Blinken reiterated a pledge he originally made months ago on re-establishing the consulate, which had long been a base for diplomatic outreach to the Palestinians before it was closed by President Joe Biden’s predecessor, Donald Trump, in 2018.
But Blinken, speaking at a Washington news conference with visiting Israeli Foreign Minister Yair Lapid and United Arab Emirates Sheikh Abdullah Bin Zayed Al Nahyan, stopped short of setting a date for reopening the consulate, which would strain relations with Israel’s new ideologically diverse government.
“We’ll be moving forward with the process of opening a consulate as part of deepening of those ties with the Palestinians,” Blinken said at the State Department.
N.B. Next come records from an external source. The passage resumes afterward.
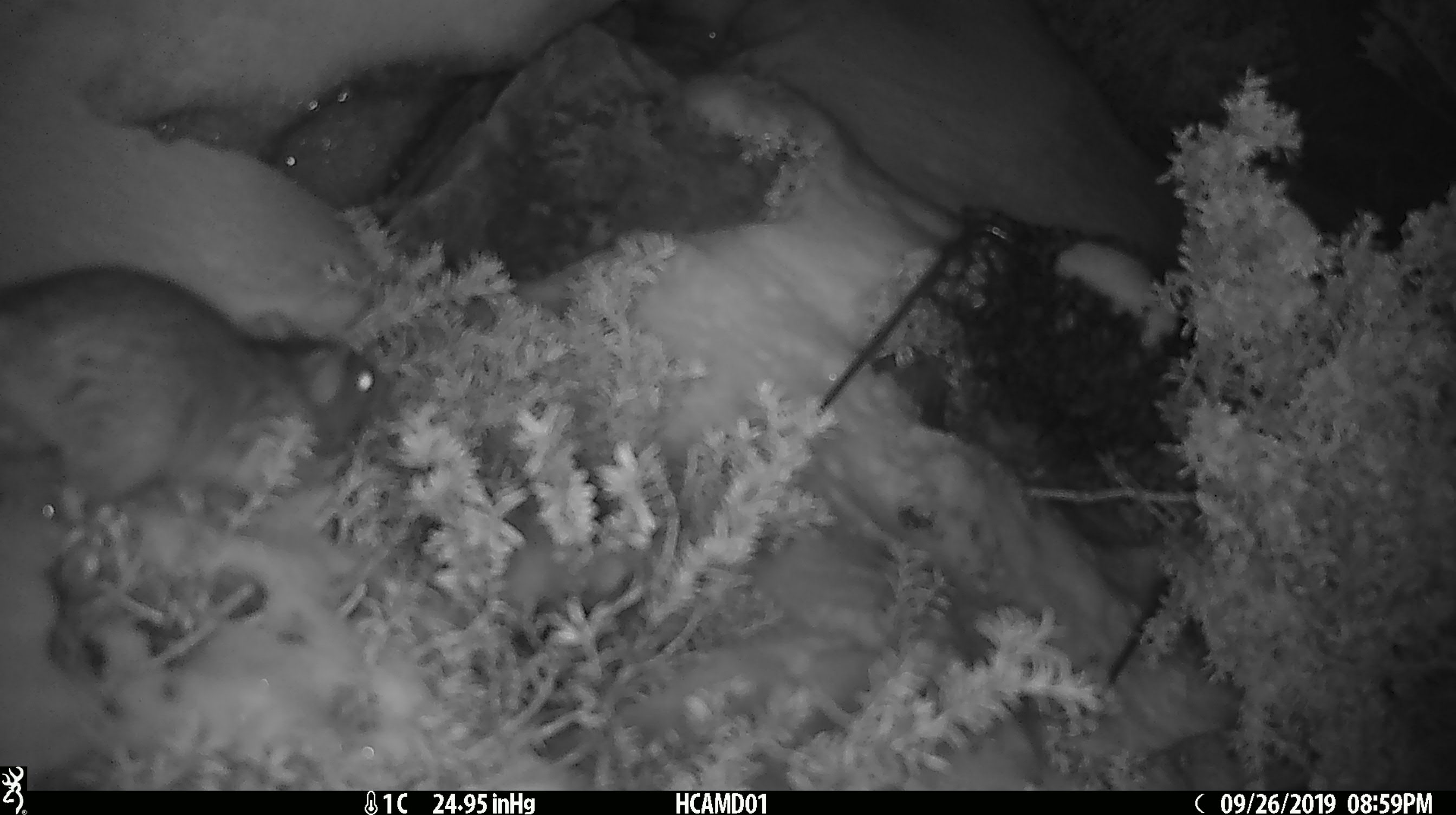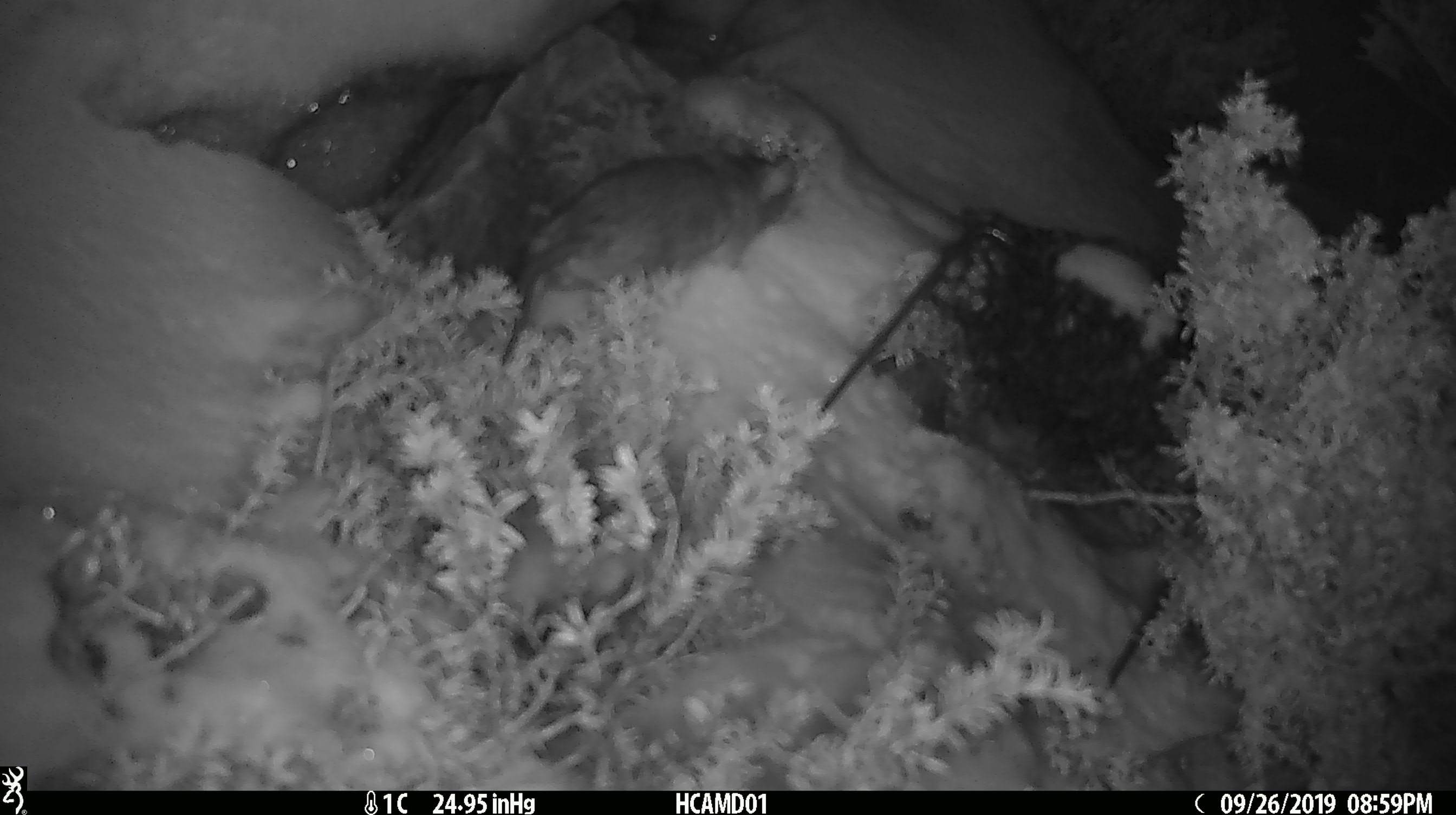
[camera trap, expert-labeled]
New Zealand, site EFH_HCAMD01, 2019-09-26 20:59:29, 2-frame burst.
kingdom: Animalia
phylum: Chordata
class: Mammalia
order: Rodentia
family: Muridae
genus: Rattus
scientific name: Rattus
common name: rat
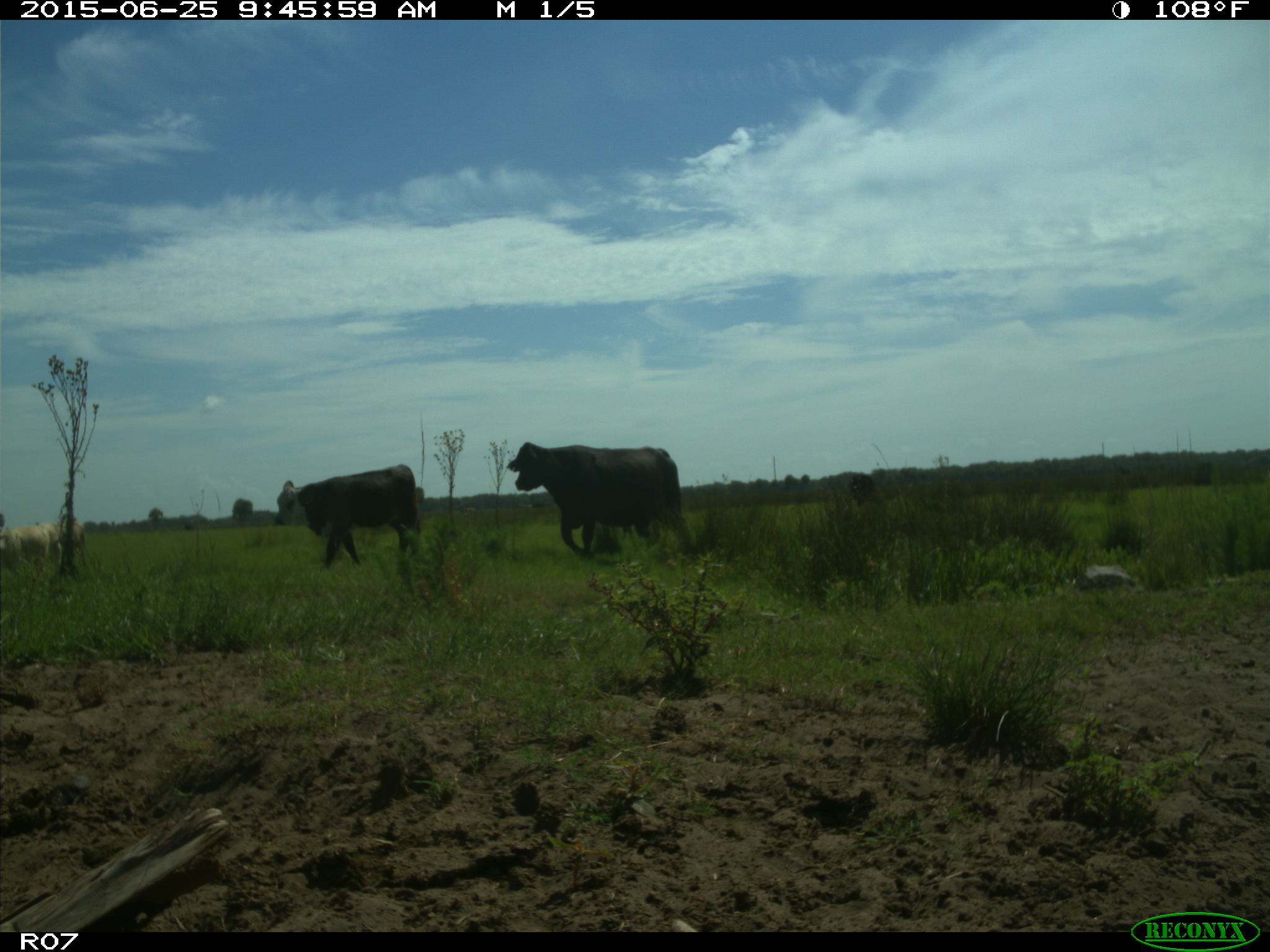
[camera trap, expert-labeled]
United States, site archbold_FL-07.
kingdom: Animalia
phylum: Chordata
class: Mammalia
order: Artiodactyla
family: Bovidae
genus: Bos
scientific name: Bos taurus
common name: domestic cow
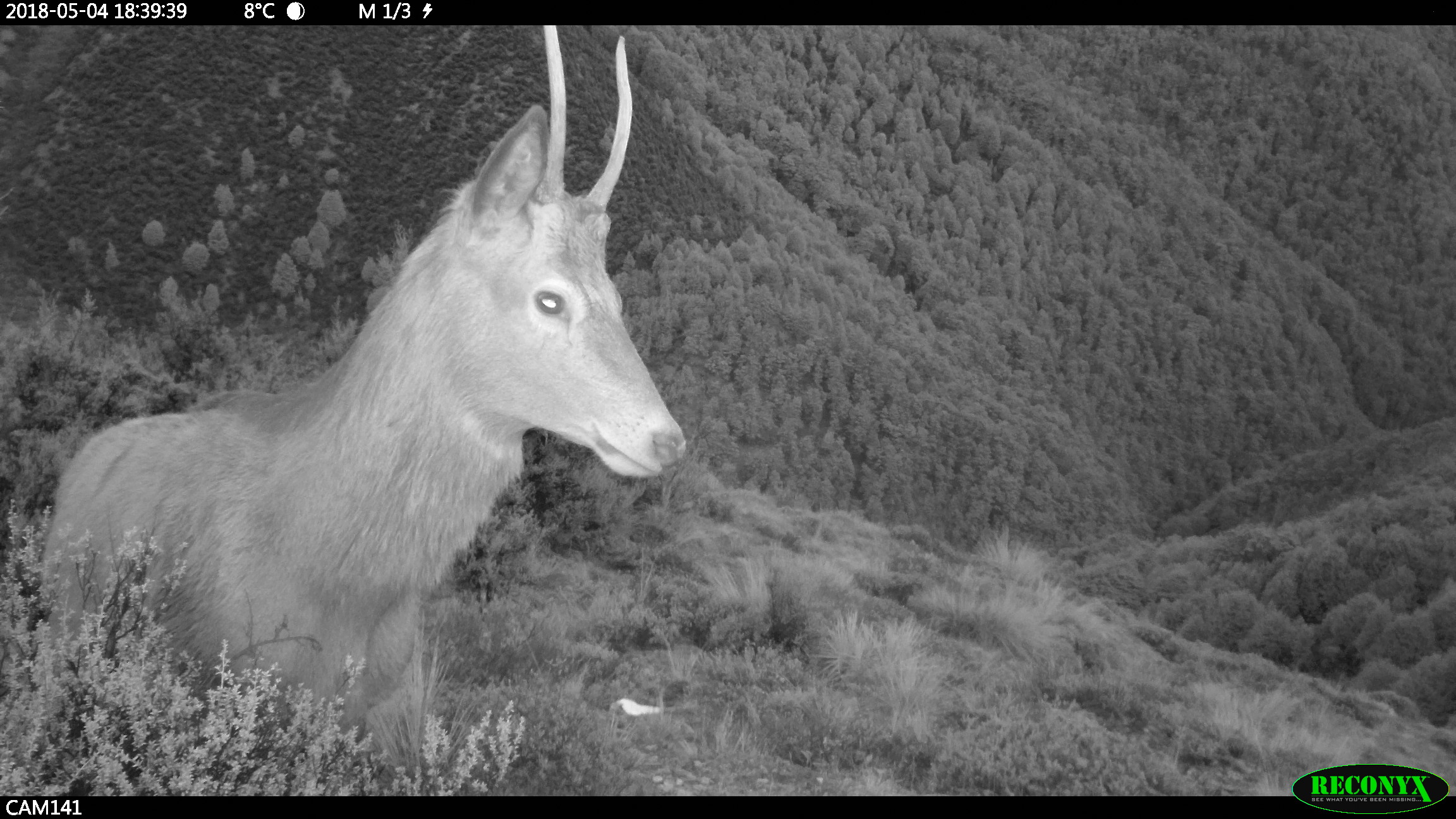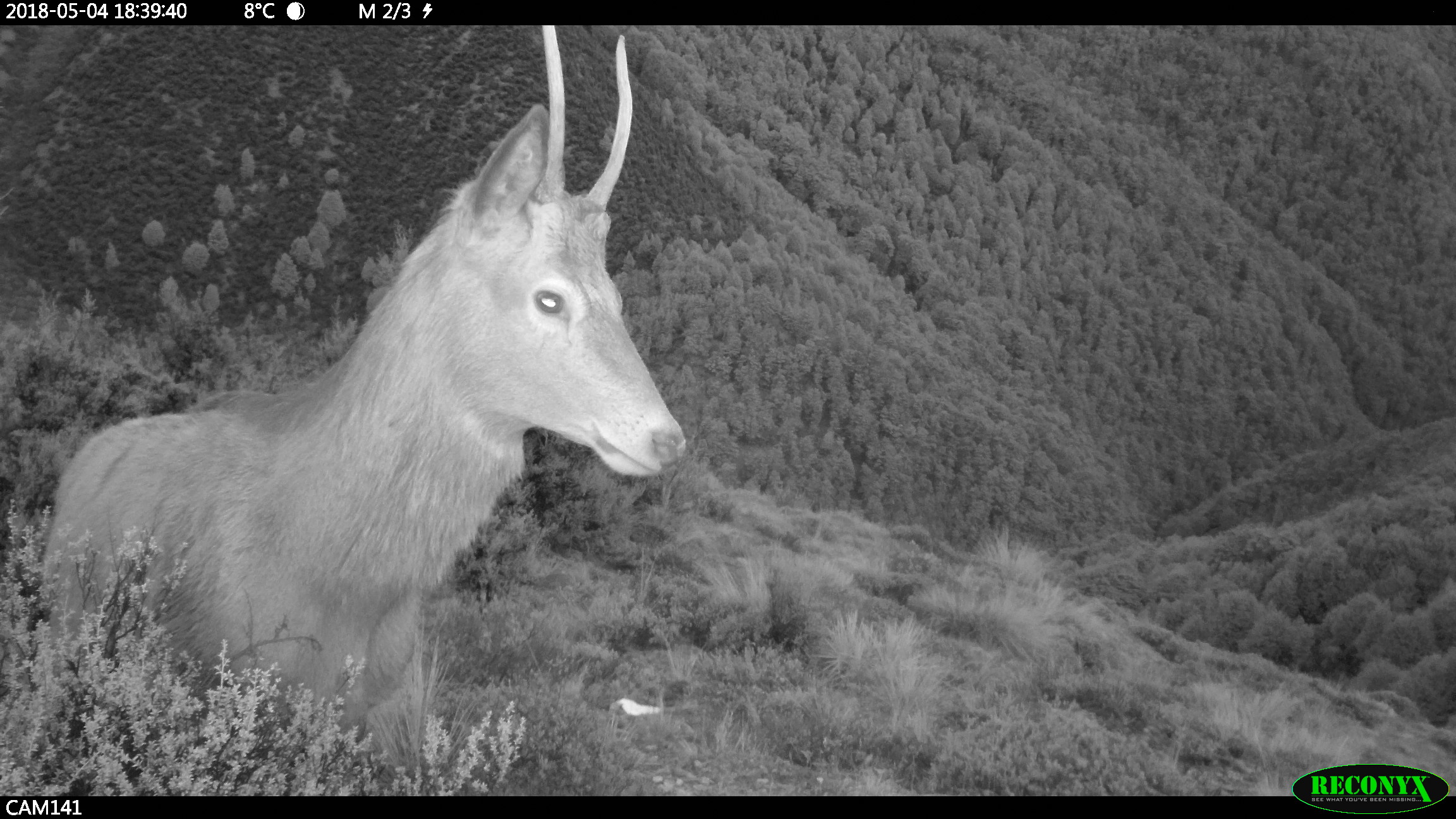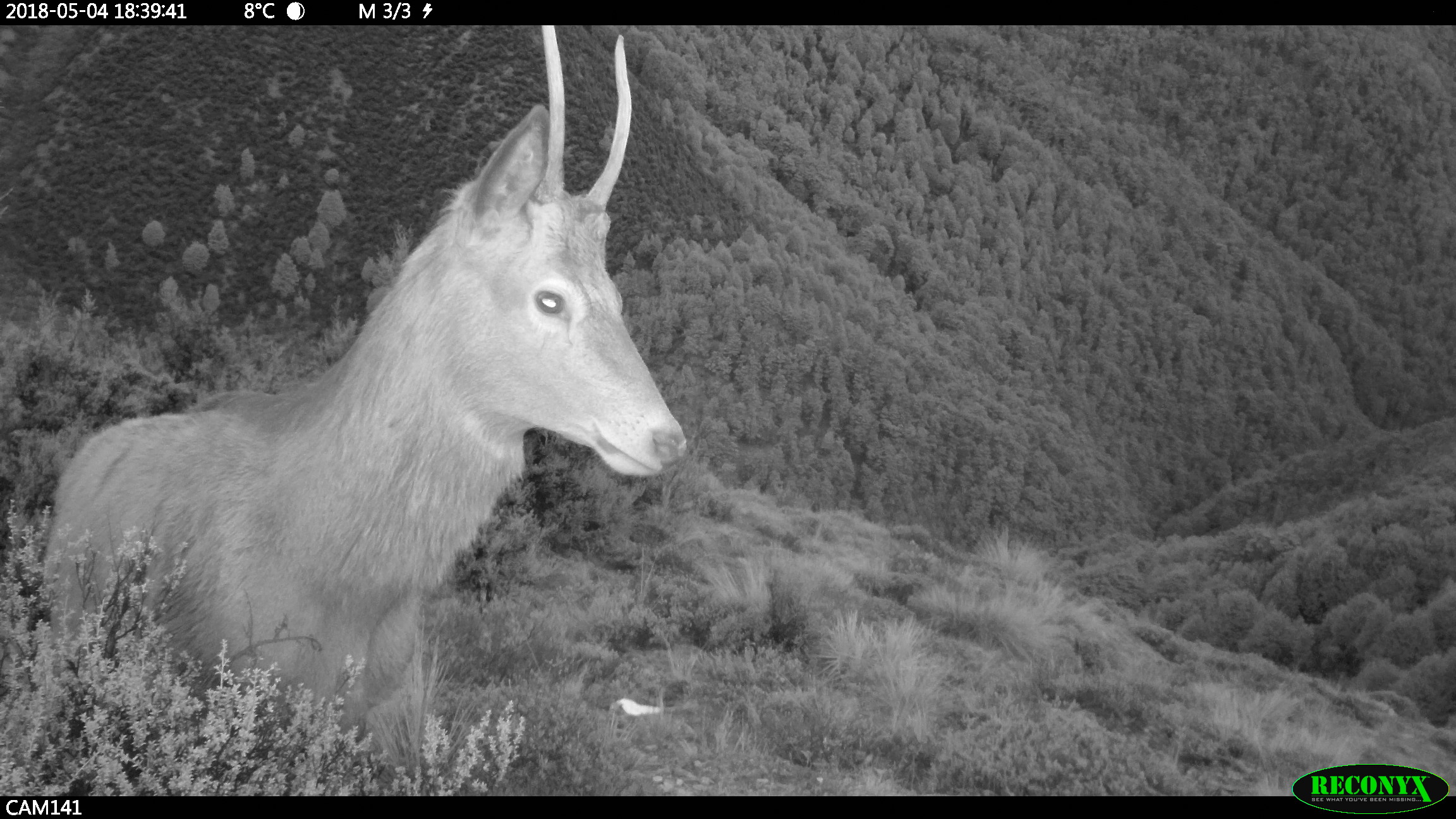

The consulate was subsumed into the U.S. Embassy that was moved to Yerushalayim from Tel Aviv in 2018 by Trump – a reversal of longtime U.S. policy hailed by Israel and condemned by Palestinians.
The Biden administration says it will reopen the consulate while leaving the embassy in place.
Blinken spoke in response to a reporter’s question after a trilateral meeting that marked the latest sign of the Biden administration’s embrace of the Abraham Accords, which were widely seen as a diplomatic success for Trump.
Israel has said it would oppose the move, asserting its sovereignty over Yerushalayim and arguing that right-wing Prime Minister Naftali Bennett’s government would be destabilized by the reintroduction of a diplomatic foothold for the Palestinians in the city.
In a nod to the Palestinians, Lapid said they, like all people, were “entitled to a decent way of life” and Israel’s goal was to work with the Palestinian Authority on that issue. But he offered no specifics.